==== DATA SUPPLIED

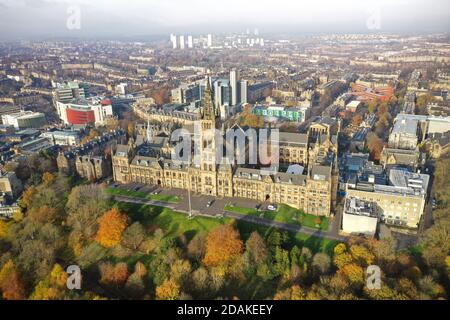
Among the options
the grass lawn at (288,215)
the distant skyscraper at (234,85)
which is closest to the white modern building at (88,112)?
the distant skyscraper at (234,85)

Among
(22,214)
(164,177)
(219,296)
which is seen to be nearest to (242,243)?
(219,296)

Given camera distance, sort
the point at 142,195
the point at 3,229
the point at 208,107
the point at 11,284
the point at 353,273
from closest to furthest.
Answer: the point at 353,273 → the point at 11,284 → the point at 3,229 → the point at 208,107 → the point at 142,195

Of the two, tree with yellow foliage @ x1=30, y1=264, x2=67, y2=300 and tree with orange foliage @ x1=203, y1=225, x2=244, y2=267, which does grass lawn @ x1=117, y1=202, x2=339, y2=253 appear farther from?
tree with yellow foliage @ x1=30, y1=264, x2=67, y2=300

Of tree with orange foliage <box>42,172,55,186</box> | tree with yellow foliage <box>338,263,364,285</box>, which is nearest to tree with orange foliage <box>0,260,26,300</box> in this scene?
tree with orange foliage <box>42,172,55,186</box>

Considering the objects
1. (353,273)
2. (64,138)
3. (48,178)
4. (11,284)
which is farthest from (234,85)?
(11,284)

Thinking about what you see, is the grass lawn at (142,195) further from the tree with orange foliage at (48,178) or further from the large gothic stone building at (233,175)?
the tree with orange foliage at (48,178)

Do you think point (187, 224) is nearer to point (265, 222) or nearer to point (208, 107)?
point (265, 222)
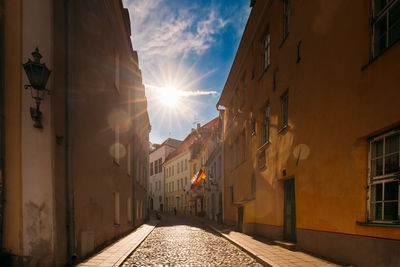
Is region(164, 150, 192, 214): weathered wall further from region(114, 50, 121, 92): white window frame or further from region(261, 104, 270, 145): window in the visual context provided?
region(114, 50, 121, 92): white window frame

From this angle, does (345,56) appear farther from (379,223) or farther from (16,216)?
(16,216)

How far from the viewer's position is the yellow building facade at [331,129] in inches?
186

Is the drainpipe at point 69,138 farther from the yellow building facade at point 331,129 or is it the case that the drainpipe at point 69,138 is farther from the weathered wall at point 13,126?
the yellow building facade at point 331,129

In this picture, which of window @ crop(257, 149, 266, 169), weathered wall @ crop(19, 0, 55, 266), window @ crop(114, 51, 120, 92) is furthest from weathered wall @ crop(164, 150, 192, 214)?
weathered wall @ crop(19, 0, 55, 266)

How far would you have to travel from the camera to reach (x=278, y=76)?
31.8 ft

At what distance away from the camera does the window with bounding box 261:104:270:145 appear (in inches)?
442

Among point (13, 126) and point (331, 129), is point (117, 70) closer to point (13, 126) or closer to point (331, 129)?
point (13, 126)

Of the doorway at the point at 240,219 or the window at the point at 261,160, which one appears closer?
the window at the point at 261,160

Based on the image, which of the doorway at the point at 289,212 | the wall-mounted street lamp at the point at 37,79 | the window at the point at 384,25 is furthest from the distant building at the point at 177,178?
the window at the point at 384,25

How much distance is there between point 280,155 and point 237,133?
7078 mm

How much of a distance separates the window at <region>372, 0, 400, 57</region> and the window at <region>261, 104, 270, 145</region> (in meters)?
6.12

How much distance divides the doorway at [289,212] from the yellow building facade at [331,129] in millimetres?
34

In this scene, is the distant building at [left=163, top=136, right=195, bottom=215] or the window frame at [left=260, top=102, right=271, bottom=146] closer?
the window frame at [left=260, top=102, right=271, bottom=146]

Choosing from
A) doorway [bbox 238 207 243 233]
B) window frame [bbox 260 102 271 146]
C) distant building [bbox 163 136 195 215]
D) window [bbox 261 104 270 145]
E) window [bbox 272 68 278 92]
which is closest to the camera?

========

- PROBLEM REQUIREMENTS -
Omit the pictures, and quote the material above exactly as given.

- WRITTEN SOLUTION -
Among the options
the grass lawn at (288,215)
the distant skyscraper at (234,85)
which is closest to the white modern building at (88,112)?
the distant skyscraper at (234,85)

Among
(22,214)
(164,177)
(219,296)
which is seen to be nearest to (242,243)?
(219,296)

Given camera distance, sort
the point at 142,195
the point at 3,229
the point at 208,107
the point at 11,284
the point at 353,273
from closest to furthest.
Answer: the point at 353,273 → the point at 11,284 → the point at 3,229 → the point at 208,107 → the point at 142,195

Of the two, tree with yellow foliage @ x1=30, y1=264, x2=67, y2=300 and tree with orange foliage @ x1=203, y1=225, x2=244, y2=267, which does grass lawn @ x1=117, y1=202, x2=339, y2=253 appear farther from?
tree with yellow foliage @ x1=30, y1=264, x2=67, y2=300

Of tree with orange foliage <box>42,172,55,186</box> | tree with yellow foliage <box>338,263,364,285</box>, which is nearest to tree with orange foliage <box>0,260,26,300</box> in this scene?
tree with orange foliage <box>42,172,55,186</box>

Considering the objects
1. (353,273)
2. (64,138)
3. (48,178)
4. (11,284)
which is farthest from (234,85)?
(11,284)

Thinking about what you see, is the grass lawn at (142,195) further from the tree with orange foliage at (48,178) or further from the large gothic stone building at (233,175)?
the tree with orange foliage at (48,178)

Do you think point (187, 224) is nearer to point (265, 222) or nearer to point (208, 107)?
point (265, 222)
Is region(164, 150, 192, 214): weathered wall further from region(114, 50, 121, 92): white window frame or further from region(261, 104, 270, 145): window in the visual context provided?
region(114, 50, 121, 92): white window frame

From this angle, does (345,56) appear farther from (379,223) or farther from (16,216)?
(16,216)

How far from the viewer's position is the yellow building facade at [331,129] in inches?
186

Is the drainpipe at point 69,138 farther from the yellow building facade at point 331,129 or is it the case that the drainpipe at point 69,138 is farther from the weathered wall at point 13,126?
the yellow building facade at point 331,129

In this picture, which of window @ crop(257, 149, 266, 169), weathered wall @ crop(19, 0, 55, 266), window @ crop(114, 51, 120, 92) is furthest from weathered wall @ crop(164, 150, 192, 214)?
weathered wall @ crop(19, 0, 55, 266)

How far would you have to travel from the camera to reach (x=278, y=76)?
31.8 ft

At what distance away from the camera does the window with bounding box 261:104:270:145 appear (in inches)?
442

Among point (13, 126) and point (331, 129), is point (117, 70) closer to point (13, 126) or closer to point (331, 129)?
point (13, 126)

Of the doorway at the point at 240,219 or the window at the point at 261,160, which one appears closer?
the window at the point at 261,160

Based on the image, which of the doorway at the point at 289,212 | the wall-mounted street lamp at the point at 37,79 | the window at the point at 384,25 is furthest from the distant building at the point at 177,178?
the window at the point at 384,25

How much distance is there between point 280,155 and point 237,133?
7078 mm

How much of a distance separates the window at <region>372, 0, 400, 57</region> and the window at <region>261, 104, 270, 145</region> (in meters)?
6.12

How much distance divides the doorway at [289,212] from the yellow building facade at [331,129] in millimetres?
34

In this scene, is the distant building at [left=163, top=136, right=195, bottom=215] or the window frame at [left=260, top=102, right=271, bottom=146] closer?
the window frame at [left=260, top=102, right=271, bottom=146]

Choosing from
A) doorway [bbox 238 207 243 233]
B) window frame [bbox 260 102 271 146]
C) distant building [bbox 163 136 195 215]
D) window [bbox 261 104 270 145]
E) window [bbox 272 68 278 92]
which is closest to the camera?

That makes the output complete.